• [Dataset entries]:
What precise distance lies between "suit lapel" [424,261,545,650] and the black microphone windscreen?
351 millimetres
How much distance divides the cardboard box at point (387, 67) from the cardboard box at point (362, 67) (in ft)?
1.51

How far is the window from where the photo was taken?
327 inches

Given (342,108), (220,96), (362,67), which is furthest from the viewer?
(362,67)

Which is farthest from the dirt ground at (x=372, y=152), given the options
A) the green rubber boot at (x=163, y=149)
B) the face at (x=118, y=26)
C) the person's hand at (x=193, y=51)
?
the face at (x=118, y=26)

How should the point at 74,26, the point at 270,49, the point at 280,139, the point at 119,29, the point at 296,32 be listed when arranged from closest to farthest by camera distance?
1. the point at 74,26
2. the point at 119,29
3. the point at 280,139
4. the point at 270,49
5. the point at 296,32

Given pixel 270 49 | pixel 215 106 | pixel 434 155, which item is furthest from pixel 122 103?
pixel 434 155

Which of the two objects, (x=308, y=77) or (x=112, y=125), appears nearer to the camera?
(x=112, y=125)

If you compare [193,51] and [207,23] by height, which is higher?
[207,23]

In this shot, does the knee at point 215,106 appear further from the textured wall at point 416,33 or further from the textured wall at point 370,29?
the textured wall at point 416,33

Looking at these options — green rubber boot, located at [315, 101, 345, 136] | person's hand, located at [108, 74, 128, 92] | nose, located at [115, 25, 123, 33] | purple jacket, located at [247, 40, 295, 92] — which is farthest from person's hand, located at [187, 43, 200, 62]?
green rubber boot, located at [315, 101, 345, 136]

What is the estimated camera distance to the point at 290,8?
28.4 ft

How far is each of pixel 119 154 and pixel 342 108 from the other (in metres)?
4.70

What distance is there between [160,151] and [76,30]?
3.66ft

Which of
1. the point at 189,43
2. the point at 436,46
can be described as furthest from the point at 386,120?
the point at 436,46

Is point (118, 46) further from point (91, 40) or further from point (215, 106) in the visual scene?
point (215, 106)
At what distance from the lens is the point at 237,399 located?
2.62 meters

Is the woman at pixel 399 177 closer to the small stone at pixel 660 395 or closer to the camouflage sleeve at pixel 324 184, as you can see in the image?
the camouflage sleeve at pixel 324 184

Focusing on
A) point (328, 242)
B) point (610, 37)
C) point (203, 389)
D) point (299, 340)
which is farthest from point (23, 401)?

• [PROBLEM STATEMENT]:
Reproduce every line of the records above character for character, leaving out nothing and adding nothing.

• [TASK RESULT]:
What precise distance lies between "suit lapel" [424,261,545,650] and the black microphone windscreen?
351 millimetres
How much distance divides the cardboard box at point (387, 67) from the cardboard box at point (362, 67) (in ft)?
1.51

How far is the window from where the photo was taken?
327 inches

Given (342,108), (220,96), (362,67), which is furthest from the viewer?
(362,67)

Which is farthest from the dirt ground at (x=372, y=152), given the options
A) the green rubber boot at (x=163, y=149)
B) the face at (x=118, y=26)
C) the person's hand at (x=193, y=51)
?
the face at (x=118, y=26)

How should the point at 74,26, the point at 270,49, the point at 280,139, the point at 119,29, the point at 296,32 be listed when arranged from closest to farthest by camera distance?
1. the point at 74,26
2. the point at 119,29
3. the point at 280,139
4. the point at 270,49
5. the point at 296,32

Given pixel 270 49 | pixel 215 106 | pixel 434 155, which item is furthest from pixel 122 103?
pixel 434 155

Which of the two objects, (x=308, y=77) or (x=112, y=125), appears nearer to the camera?
(x=112, y=125)

If you compare [193,51] and [207,23] by height, which is higher?
[207,23]

In this shot, does the knee at point 215,106 appear further from the textured wall at point 416,33 or further from the textured wall at point 370,29?
the textured wall at point 416,33

Looking at these options — green rubber boot, located at [315, 101, 345, 136] | person's hand, located at [108, 74, 128, 92] | nose, located at [115, 25, 123, 33] | purple jacket, located at [247, 40, 295, 92] — which is farthest from person's hand, located at [187, 43, 200, 62]?
green rubber boot, located at [315, 101, 345, 136]

What is the estimated camera distance to the point at 290,8?
28.4 ft

How far is each of pixel 119 154 and pixel 342 108 from the other (in metres)?
4.70

What distance is there between [160,151] and [76,30]?
3.66ft

Which of
1. the point at 189,43
2. the point at 436,46
can be described as furthest from the point at 386,120?
the point at 436,46

Is point (118, 46) further from point (91, 40) or further from point (215, 106) in the visual scene?
point (215, 106)
At what distance from the lens is the point at 237,399 located?
2.62 meters

Is the woman at pixel 399 177 closer to the small stone at pixel 660 395 or closer to the camouflage sleeve at pixel 324 184, as you can see in the image?
the camouflage sleeve at pixel 324 184

Focusing on
A) point (328, 242)
B) point (610, 37)
C) point (203, 389)
D) point (299, 340)
which is farthest from point (23, 401)?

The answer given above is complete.